TASK DESCRIPTION:
Reproduce the text on the foreign earned income exclusion word for word, starting at "Foreign Earned income exclusion for" and ending at "you incurred abroad.".

SUPPLIED PASSAGE:
##############################

Foreign Earned income exclusion for expats
What is Foreign Earned income exclusion? Form 2555
Table of contents:
What is foreign earned income Exclusion?
As a US Citizen or a Green Card holder, you are allowed to exclude up to $108,700 of foreign source income on your tax return for 2021 if you maintained a “Tax Home’’ and lived abroad. In addition to this, you can also claim the housing exclusion or deduction for the accommodation costs you incurred abroad.
Before we jump into the 2 types of tests for claiming FEIE, it’s very important to understand the definition for the “Tax Home’’.
Your tax home is your principal place of employment, business/ duty regardless of where your family home lies. If you do not have a fixed home (digital nomad/vagabond) your tax home is your regular place of abode (the place where you spend the most amount of time). The location of your abode is based on your economic/social/family ties. Your abode is not the United States, just because you maintain a family home there.

##############################

Excerpts from a spatial reasoning dataset:

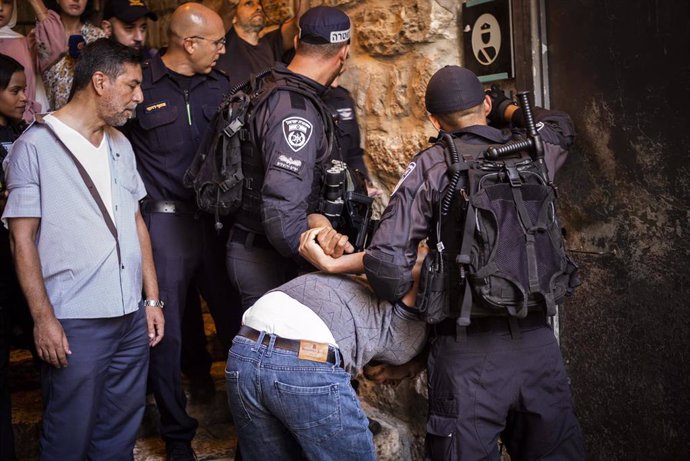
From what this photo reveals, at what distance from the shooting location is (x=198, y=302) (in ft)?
14.8

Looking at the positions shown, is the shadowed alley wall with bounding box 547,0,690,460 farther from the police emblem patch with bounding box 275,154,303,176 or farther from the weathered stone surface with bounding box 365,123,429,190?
the police emblem patch with bounding box 275,154,303,176

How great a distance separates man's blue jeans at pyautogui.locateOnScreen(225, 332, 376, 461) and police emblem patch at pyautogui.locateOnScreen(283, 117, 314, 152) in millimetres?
955

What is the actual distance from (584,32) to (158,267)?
2.19 metres

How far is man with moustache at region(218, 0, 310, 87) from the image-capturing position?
4719 millimetres

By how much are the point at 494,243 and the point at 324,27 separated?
134 cm

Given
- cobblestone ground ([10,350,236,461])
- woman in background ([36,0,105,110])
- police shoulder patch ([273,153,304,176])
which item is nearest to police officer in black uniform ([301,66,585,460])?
police shoulder patch ([273,153,304,176])

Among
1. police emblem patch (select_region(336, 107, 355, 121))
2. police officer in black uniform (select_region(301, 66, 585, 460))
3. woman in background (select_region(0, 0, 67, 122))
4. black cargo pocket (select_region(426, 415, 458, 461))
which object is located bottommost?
black cargo pocket (select_region(426, 415, 458, 461))

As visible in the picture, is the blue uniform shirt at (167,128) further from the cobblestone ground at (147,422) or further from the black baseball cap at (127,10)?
the cobblestone ground at (147,422)

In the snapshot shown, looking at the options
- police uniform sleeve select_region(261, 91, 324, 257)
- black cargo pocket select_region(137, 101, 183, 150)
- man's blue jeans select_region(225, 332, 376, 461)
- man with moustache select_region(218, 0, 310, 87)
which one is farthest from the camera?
man with moustache select_region(218, 0, 310, 87)

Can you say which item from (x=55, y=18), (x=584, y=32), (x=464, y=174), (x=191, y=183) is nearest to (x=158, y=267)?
(x=191, y=183)

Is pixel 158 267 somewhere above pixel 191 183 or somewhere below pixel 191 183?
below

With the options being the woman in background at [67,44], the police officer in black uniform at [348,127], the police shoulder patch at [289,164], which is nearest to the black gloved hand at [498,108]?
the police shoulder patch at [289,164]

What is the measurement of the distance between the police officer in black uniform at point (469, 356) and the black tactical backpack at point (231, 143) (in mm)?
740

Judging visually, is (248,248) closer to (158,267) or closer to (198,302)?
(158,267)
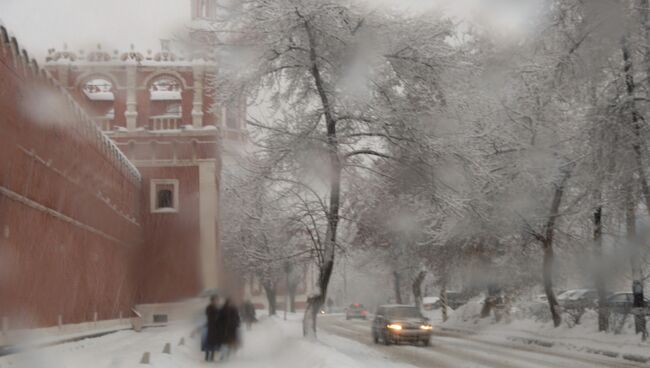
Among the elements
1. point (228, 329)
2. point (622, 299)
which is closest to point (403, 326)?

##############################

WRITTEN SOLUTION:
Foreign Earned income exclusion for expats
What is Foreign Earned income exclusion? Form 2555
Table of contents:
What is foreign earned income Exclusion?
As a US Citizen or a Green Card holder, you are allowed to exclude up to $108,700 of foreign source income on your tax return for 2021 if you maintained a “Tax Home’’ and lived abroad. In addition to this, you can also claim the housing exclusion or deduction for the accommodation costs you incurred abroad.